Steinbach’s residency and her exploration of the city in the 21st century reveals a different love of this evocative place “with water running through its veins. Over the years I have spent months wandering its labyrinth. But it is difficult, in these perilous times, not to also see Venice as a microcosm of our human greed, our fears for the future, our longings for loveliness.” Incorporating Ruskin’s drawings and text into her own photo-based monoprints, Steinbach presents a contemporary visual dictionary of the city of Venice, a surreal pattern-language of a city overcrowded and sinking. Her ochre prints of timeworn Venice delicately tease the viewer into a nostalgic gaze, while images of graffiti and the impact of tourism also fill the multi-panel display.

Robbie Steinbach is a printmaker, photographer, and book artist.

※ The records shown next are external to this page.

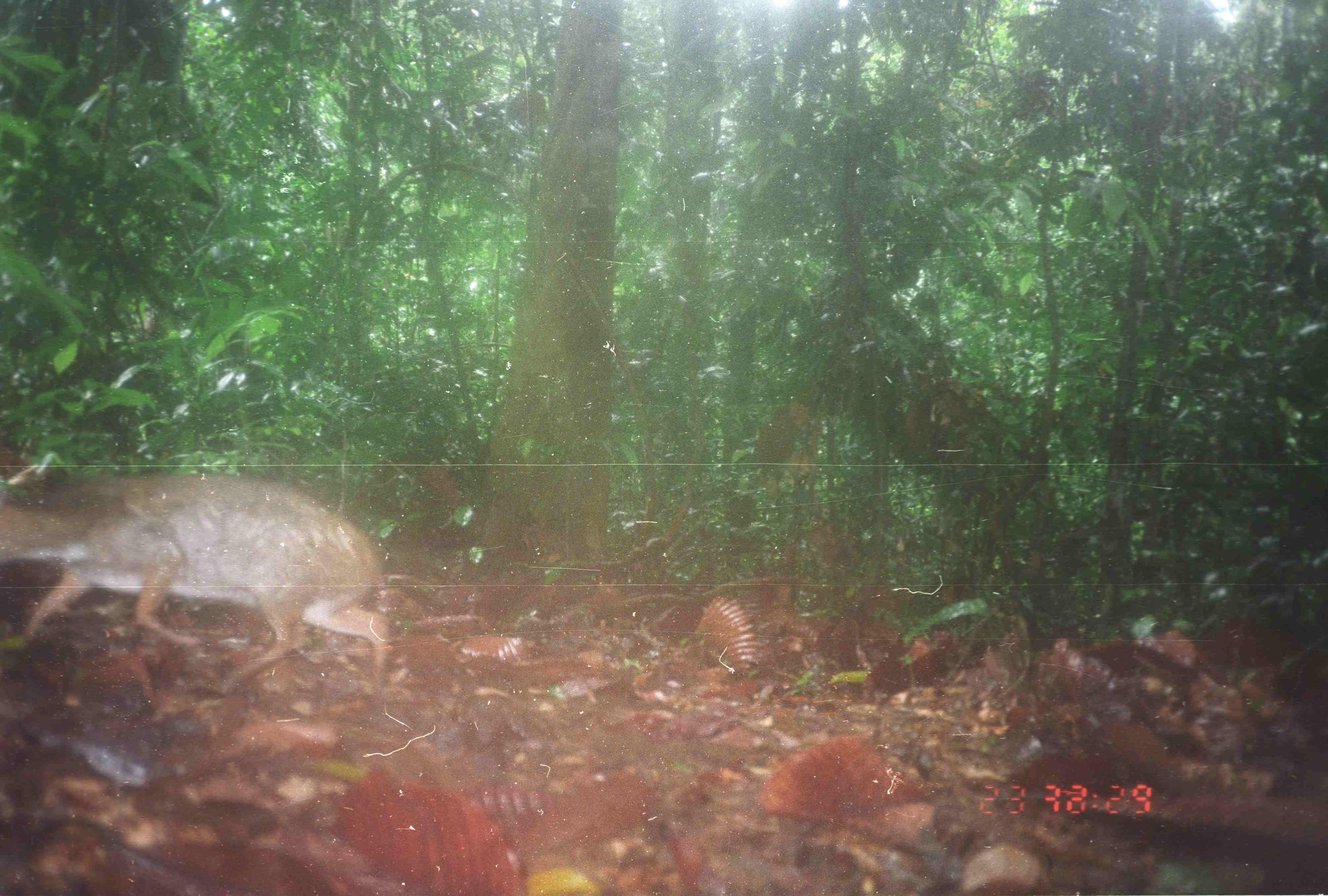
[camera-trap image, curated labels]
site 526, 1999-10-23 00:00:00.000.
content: unidentified animal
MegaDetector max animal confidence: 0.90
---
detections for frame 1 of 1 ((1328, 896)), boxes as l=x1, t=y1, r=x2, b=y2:
unknown: l=0, t=474, r=391, b=701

She has lived in Taos since 2001, and formerly taught classes in photography and women’s studies for UNM-Taos. Steinbach has had many solo shows over the years, including a one-woman show of prints and artist books at the Millicent Rogers Museum in 2008. She has been granted three artist residencies in Venice, Italy, under the auspices of the Emily Harvey Foundation. Her printmaking and photography have investigated such diverse subjects as roller derby women in Taos, the colorful denizens of Caffe Tazza, phrenology, feminism, and geometric abstraction in Spain and Morocco. Steinbach has published several photographic books, including those profiling creative women in Iowa and in Taos, NM.

For more information, contact the Harwood Museum of Art at 575.758.9826 x 109 or go to harwoodmuseum.org.

Studio 238 is a pop-up gallery exhibition at the Harwood Museum of Art offering contemporary local artists an opportunity to show their work. These rotating one-month exhibitions provide a space for new series of works, experimental or traditional, to both established and emerging local artists.